## Page extract
::::

Friday, August 24, 2012

The Road To Hell

The do-gooders thought they were saving Mother Gaia by banning DDT, and now many areas of our country are inundated with bedbugs and poor people throughout the world die from malaria.

I remember when grocery stores switched from offering paper bags to plastic bags because--wait for it--plastic was better for the earth because we didn't have to cut down trees!  Now in some jurisdictions they're not supposed to offer you any bag at all; you're supposed to bring your own, with entirely foreseeable (and foreseen) consequences:
Researchers examined these reusable totes and found significant amounts of dangerous bacteria, including, among others, E-coli. And there seems to be a correlation between plastic bag bans and increased illness, as bacteria-related deaths spiked immediately after San Francisco’s bag measure began. 
Liberals sometimes like to mockingly pray, "Lord, please save me from your followers."  I might paraphrase their prayer to, "Lord, please save me from those who try to save me from myself."


allen said...

::::

## Material supplied
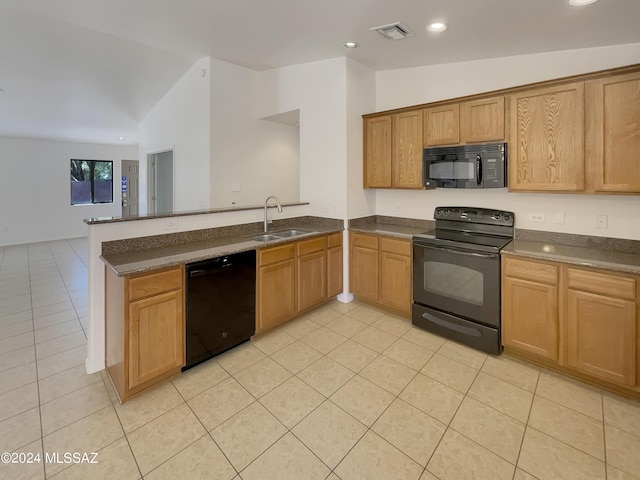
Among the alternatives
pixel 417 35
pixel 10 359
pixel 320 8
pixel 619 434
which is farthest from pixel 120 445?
pixel 417 35

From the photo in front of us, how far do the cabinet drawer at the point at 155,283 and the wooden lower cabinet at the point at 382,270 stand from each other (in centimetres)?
205

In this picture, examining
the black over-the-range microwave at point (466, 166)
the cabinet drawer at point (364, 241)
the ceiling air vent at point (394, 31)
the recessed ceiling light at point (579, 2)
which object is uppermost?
the ceiling air vent at point (394, 31)

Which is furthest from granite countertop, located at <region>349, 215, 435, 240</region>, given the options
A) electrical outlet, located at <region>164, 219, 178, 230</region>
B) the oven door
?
electrical outlet, located at <region>164, 219, 178, 230</region>

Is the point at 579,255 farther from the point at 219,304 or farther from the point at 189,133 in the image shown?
the point at 189,133

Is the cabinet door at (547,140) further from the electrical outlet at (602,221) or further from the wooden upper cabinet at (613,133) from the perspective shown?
the electrical outlet at (602,221)

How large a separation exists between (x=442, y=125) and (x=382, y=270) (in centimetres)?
161

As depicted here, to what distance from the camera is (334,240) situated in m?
3.74

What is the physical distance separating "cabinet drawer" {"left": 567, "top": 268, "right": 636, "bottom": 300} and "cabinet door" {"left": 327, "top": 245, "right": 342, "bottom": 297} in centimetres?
217

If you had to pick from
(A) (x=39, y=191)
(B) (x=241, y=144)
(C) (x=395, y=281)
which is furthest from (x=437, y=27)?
(A) (x=39, y=191)

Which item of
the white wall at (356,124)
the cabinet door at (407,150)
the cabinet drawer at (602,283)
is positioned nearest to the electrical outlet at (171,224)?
the white wall at (356,124)

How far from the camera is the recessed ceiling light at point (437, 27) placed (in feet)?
8.43

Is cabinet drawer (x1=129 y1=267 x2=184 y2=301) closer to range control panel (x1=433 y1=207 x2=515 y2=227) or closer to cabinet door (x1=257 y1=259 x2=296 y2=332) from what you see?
cabinet door (x1=257 y1=259 x2=296 y2=332)

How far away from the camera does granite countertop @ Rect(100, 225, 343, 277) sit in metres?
2.13

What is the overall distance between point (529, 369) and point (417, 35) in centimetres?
292
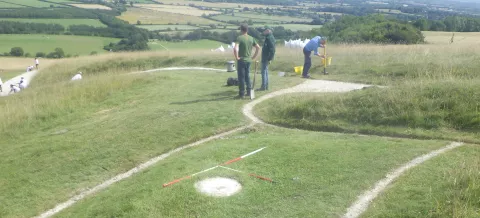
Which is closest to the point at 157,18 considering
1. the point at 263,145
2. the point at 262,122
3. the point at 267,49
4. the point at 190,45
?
the point at 190,45

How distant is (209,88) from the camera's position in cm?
1897

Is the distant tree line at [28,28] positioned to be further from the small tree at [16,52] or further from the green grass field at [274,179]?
the green grass field at [274,179]

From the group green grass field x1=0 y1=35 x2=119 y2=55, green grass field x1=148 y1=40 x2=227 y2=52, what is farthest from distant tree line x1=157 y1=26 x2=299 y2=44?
green grass field x1=0 y1=35 x2=119 y2=55

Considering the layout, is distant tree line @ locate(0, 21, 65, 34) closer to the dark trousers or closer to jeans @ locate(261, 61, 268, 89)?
the dark trousers

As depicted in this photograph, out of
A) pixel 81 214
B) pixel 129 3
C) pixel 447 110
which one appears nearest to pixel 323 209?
pixel 81 214

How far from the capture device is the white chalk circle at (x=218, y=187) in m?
8.45

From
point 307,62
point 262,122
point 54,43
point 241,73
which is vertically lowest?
point 54,43

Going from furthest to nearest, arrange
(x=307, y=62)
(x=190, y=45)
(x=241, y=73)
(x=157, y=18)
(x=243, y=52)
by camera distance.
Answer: (x=157, y=18) < (x=190, y=45) < (x=307, y=62) < (x=241, y=73) < (x=243, y=52)

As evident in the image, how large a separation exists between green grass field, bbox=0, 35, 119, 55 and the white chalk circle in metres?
48.3

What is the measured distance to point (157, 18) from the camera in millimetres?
82688

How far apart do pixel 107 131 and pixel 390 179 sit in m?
8.91

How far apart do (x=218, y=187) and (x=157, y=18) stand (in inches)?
3059

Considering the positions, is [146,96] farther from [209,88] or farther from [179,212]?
[179,212]

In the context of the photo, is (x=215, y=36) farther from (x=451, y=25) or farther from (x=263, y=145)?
(x=263, y=145)
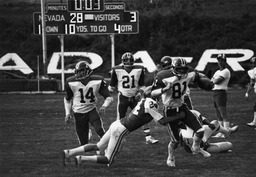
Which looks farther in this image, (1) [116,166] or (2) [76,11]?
(2) [76,11]

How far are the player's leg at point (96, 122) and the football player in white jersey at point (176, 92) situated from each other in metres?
1.08

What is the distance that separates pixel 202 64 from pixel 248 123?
19.2 metres

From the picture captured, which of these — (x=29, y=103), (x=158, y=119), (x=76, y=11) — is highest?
(x=76, y=11)

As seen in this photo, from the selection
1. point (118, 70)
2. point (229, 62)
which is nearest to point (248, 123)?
point (118, 70)

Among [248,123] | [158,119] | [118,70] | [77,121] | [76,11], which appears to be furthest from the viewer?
[76,11]

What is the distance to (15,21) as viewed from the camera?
43.0 m

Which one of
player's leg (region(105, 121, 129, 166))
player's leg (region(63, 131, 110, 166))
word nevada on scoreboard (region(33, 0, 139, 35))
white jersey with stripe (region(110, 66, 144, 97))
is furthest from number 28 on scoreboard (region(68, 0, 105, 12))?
player's leg (region(105, 121, 129, 166))

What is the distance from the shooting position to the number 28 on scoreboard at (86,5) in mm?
26016

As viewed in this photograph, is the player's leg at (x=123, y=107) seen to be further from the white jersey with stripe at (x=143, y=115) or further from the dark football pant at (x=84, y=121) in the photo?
the white jersey with stripe at (x=143, y=115)

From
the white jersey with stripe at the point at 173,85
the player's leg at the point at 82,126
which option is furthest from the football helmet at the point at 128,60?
the white jersey with stripe at the point at 173,85

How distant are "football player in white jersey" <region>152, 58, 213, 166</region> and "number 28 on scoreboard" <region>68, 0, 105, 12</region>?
1674 cm

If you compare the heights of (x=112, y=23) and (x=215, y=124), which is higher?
(x=112, y=23)

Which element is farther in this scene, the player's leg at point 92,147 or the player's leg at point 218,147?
the player's leg at point 218,147

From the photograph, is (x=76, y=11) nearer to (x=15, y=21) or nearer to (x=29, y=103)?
(x=29, y=103)
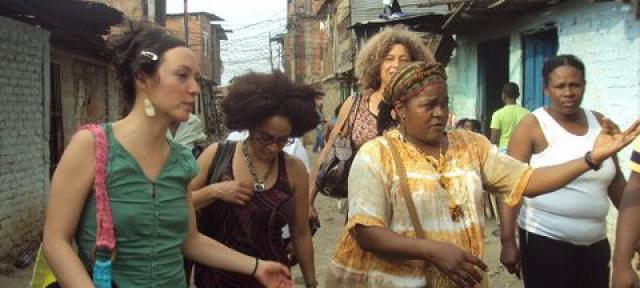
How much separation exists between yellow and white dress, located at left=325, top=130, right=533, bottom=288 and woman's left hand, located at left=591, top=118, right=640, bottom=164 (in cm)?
49

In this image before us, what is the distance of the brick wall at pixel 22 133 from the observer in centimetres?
780

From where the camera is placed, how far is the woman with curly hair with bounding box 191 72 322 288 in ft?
9.92

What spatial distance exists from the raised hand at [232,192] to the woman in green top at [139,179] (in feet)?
1.28

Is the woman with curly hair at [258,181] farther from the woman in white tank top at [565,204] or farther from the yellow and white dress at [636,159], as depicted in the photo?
the yellow and white dress at [636,159]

::::

## Problem set
**a)** Quote the blog post between "The Road To" and "die from malaria.", inclusive.
**b)** Answer these questions about the blog post:
(i) What did grocery stores switch from offering, and what did they switch to?
(ii) Which bacterium does the blog post name as found in reusable totes?
(iii) Whose bag measure was followed by a spike in bacteria-related deaths?
**c)** Proceed with the blog post from the point where it stops.
The records were taken from a separate source.

## Expected outputs
**a)**
The Road To Hell

The do-gooders thought they were saving Mother Gaia by banning DDT, and now many areas of our country are inundated with bedbugs and poor people throughout the world die from malaria.

**b)**
(i) They switched from paper bags to plastic bags.
(ii) E-coli.
(iii) San Francisco's.

**c)**
You give them entirely too much credit.

I used to believe that lefties actually believed in the causes they espouse but when those causes fail they simply put those failures out of their minds and learn not a thimble-full of humility.

The same lefties who started hyperventilating at the advent of the "homelessness crisis" of the Reagan era promptly put the whole issue out of their minds when it was revealed to be a fraud.

Project housing turned out to be a gigantic, expensive catastrophe and had to be demolished wholesale? So what? The proper attitude was expressed so the neighborhoods that were destroyed, the public monies that were squandered are unimportant.

What's important is the rush of self-righteousness without which you can't be a lefty.

Mary J said...


KauaiMark said...

"...bring your own"

Yep! San Jose is one of those "Save the Planet" from the evils of plastic bags. Fortunately, the cities surrounding San Jose will happily bag your stuff in "paper or plastic"

Anonymous said...

"Fortunately, the cities surrounding San Jose will happily bag your stuff in 'paper or plastic'"

Not all of them.

Sunnyvale now does not allow plastic and the supermarkets charge 10 cents per paper bag.

Mountain View is getting ready to follow.

My wife and I have moved a chunk (not all) of our shopping from Sunnyvale to Mountain View. We're getting ready to start purchasing most/all of our non-perishables from Amazon because on balance we expect it to be more convenient for us.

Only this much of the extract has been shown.